Friday, February 10, 2012

Review: The Disenchantments by Nina LaCour

The Disenchantments
Nina LaCour
Release date: February 16th, 2012
By Dutton Children's Books

Goodreads / Purchase
Colby and Bev have a long-standing pact: graduate, hit the road with Bev’s band, and then spend the year wandering around Europe. But moments after the tour kicks off, Bev makes a shocking announcement: she’s abandoning their plans—and Colby—to start college in the fall.

But the show must go on and The Disenchantments weave through the Pacific Northwest, playing in small towns and dingy venues, while roadie-Colby struggles to deal with Bev’s already-growing distance and the most important question of all: what’s next?

Morris Award–finalist Nina LaCour draws together the beauty and influences of music and art to brilliantly capture a group of friends on the brink of the rest of their lives.
*A copy was provided by Penguin Group (Canada) for review purposes*

This cover screams Fun in the Sun! This blurb screams Road Trip and Music! So I was going into this expecting a light, fun, read. It's nothing like that. It has it's fun moments for sure, but the story is very sad bordering on depressing with a deep "finding oneself" message. This is not a bad thing at all. In fact I often enjoy books with this vibe, but going into this with opposite expectations really threw me for a loop.

The story is told in Colby's point-of-view. He and his best friend Bev have been planning a year long trip around Europe for years. Leaving on a road trip to tour with Bev's girl band, she tells him the Europe trip is off. Colby spends the bigger part of the book brooding over this, upset towards Bev for lying to him for months. I understood where he was coming from, but I didn't get why he was depressed about it to such degree. Losing a year he could have spent at college is definitely not fun - especially when it's unplanned, it's hardly the end of the world. Plenty of high school graduates take a year off before going to college and end up with great careers. For Colby, it was as if he was losing his whole future.

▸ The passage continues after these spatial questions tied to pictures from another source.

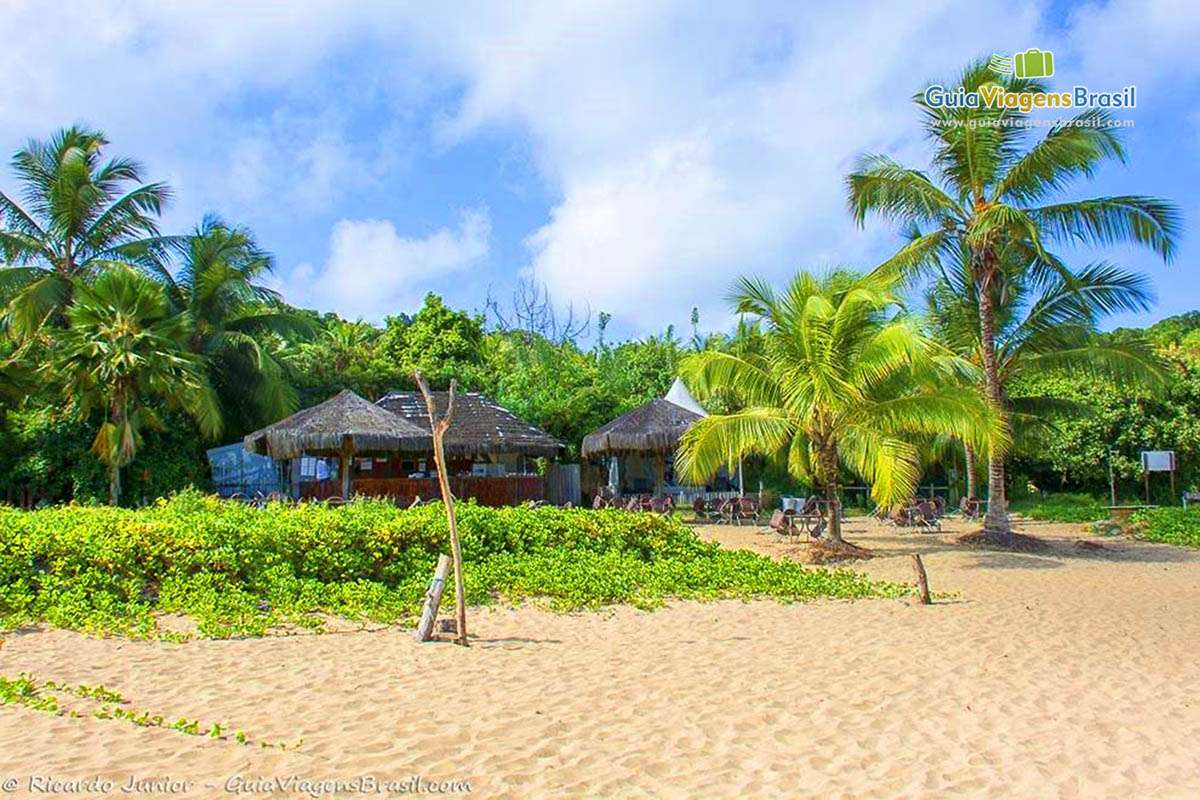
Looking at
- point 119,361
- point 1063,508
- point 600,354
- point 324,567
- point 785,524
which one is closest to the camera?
point 324,567

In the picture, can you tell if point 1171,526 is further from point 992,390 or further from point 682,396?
point 682,396

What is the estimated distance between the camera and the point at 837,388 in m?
13.0

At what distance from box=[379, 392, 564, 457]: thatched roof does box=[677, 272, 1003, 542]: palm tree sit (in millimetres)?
5013

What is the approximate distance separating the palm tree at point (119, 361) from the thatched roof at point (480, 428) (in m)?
4.35

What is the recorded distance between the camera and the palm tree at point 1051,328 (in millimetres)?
14703

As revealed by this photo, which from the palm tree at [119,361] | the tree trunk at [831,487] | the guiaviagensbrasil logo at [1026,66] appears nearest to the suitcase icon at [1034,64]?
the guiaviagensbrasil logo at [1026,66]

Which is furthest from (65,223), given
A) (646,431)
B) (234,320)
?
(646,431)

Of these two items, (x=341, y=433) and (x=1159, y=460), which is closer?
(x=341, y=433)

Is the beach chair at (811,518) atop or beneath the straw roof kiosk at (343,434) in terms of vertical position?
beneath

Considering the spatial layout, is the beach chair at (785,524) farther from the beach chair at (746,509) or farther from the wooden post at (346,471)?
the wooden post at (346,471)

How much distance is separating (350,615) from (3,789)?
13.9 ft

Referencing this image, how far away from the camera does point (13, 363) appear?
18.4 m

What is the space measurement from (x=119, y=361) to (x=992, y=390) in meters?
15.5

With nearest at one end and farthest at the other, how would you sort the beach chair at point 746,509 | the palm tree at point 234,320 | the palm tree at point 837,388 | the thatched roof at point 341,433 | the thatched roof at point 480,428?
the palm tree at point 837,388
the thatched roof at point 341,433
the thatched roof at point 480,428
the beach chair at point 746,509
the palm tree at point 234,320
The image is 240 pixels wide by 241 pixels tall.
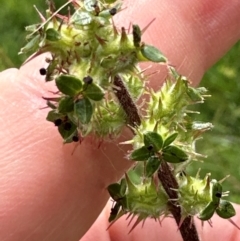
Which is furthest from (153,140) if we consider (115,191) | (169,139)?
(115,191)

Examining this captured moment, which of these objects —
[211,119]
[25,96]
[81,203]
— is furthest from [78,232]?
[211,119]

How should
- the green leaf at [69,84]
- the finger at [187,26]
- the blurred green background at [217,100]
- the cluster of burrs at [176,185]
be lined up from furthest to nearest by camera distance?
the blurred green background at [217,100], the finger at [187,26], the cluster of burrs at [176,185], the green leaf at [69,84]

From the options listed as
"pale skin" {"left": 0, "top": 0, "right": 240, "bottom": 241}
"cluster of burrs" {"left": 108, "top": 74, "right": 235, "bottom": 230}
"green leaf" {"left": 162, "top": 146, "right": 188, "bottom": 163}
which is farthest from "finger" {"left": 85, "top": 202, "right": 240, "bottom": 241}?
"green leaf" {"left": 162, "top": 146, "right": 188, "bottom": 163}

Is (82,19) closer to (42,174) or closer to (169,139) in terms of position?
(169,139)

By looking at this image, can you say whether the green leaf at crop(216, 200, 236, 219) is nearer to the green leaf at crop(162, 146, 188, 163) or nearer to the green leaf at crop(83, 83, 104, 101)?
the green leaf at crop(162, 146, 188, 163)

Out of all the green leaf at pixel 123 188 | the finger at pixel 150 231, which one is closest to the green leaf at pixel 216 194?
the green leaf at pixel 123 188

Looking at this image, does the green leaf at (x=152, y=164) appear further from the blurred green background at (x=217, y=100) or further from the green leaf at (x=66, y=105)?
the blurred green background at (x=217, y=100)
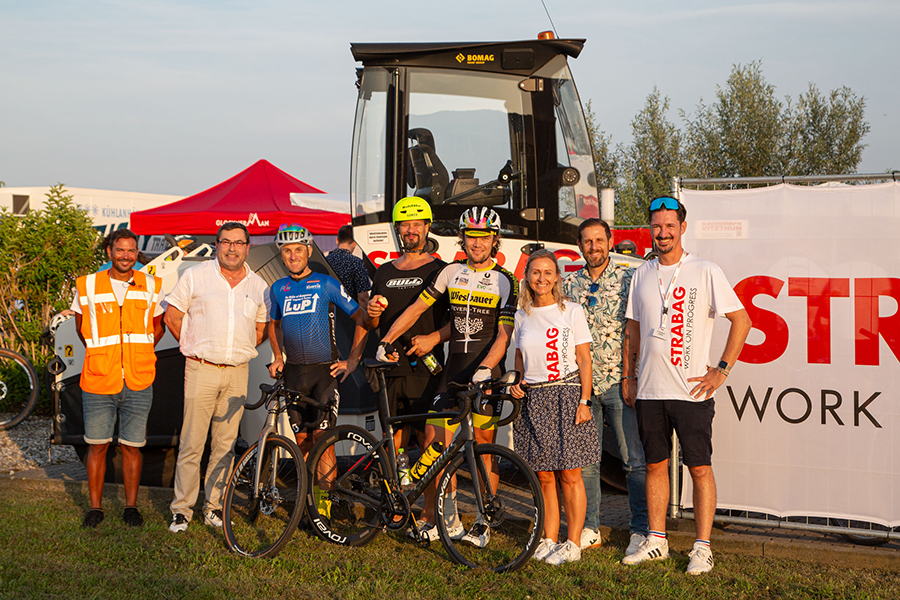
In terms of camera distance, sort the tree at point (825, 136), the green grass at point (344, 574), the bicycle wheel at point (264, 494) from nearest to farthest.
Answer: the green grass at point (344, 574) < the bicycle wheel at point (264, 494) < the tree at point (825, 136)

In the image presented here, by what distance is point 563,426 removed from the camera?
465cm

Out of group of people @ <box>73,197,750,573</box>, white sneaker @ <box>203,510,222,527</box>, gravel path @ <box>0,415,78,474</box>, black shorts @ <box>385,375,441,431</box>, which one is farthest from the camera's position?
gravel path @ <box>0,415,78,474</box>

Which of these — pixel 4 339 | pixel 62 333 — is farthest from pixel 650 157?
pixel 62 333

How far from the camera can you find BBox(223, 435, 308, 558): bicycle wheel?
5031mm

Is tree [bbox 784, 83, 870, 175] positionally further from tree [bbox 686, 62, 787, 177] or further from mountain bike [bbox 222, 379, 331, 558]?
mountain bike [bbox 222, 379, 331, 558]

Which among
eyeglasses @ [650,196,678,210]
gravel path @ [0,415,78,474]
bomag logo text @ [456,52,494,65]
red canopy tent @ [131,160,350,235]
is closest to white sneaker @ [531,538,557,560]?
eyeglasses @ [650,196,678,210]

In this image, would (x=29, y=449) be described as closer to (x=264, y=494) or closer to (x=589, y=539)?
(x=264, y=494)

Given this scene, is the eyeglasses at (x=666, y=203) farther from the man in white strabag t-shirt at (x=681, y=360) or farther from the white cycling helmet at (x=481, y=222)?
the white cycling helmet at (x=481, y=222)

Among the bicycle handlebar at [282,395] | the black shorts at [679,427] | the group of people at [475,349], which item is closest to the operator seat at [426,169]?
the group of people at [475,349]

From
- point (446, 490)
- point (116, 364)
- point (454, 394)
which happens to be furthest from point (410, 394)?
point (116, 364)

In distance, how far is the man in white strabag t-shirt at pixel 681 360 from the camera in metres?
4.49

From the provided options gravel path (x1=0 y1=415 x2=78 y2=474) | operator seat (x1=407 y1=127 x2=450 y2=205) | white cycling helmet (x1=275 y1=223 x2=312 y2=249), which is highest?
operator seat (x1=407 y1=127 x2=450 y2=205)

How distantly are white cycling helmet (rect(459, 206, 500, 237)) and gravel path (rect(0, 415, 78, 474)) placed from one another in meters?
5.14

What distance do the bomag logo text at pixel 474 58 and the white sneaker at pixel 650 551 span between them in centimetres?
391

It's not all sad however. We do have some fun parts where the girls play their very bad music, meet some intriguing people who take them on mini adventures along the way. These can seem a bit far fetched, but are still entertaining. The girls are all so unique with their quirks and fun spirits. The whole cast is really great which helps brighten the mood of the book. The only character I did not like very much was Bev. She's very moody and secretive for the most part, refusing to explain why she suddenly backed out of the trip. She gives off a lot of angst which I never particularly enjoy. Colby though, he's a great protagonist. His voice is real; he may be dramatic but his feelings still feel true. So overall, even though I wasn't expecting such a serious vibe with forlorn emotions, the characters absolutely saved the day and I was still able to have fun with the story. I'm fairly certain, especially now that you know what to expect, most readers will enjoy this more than I did.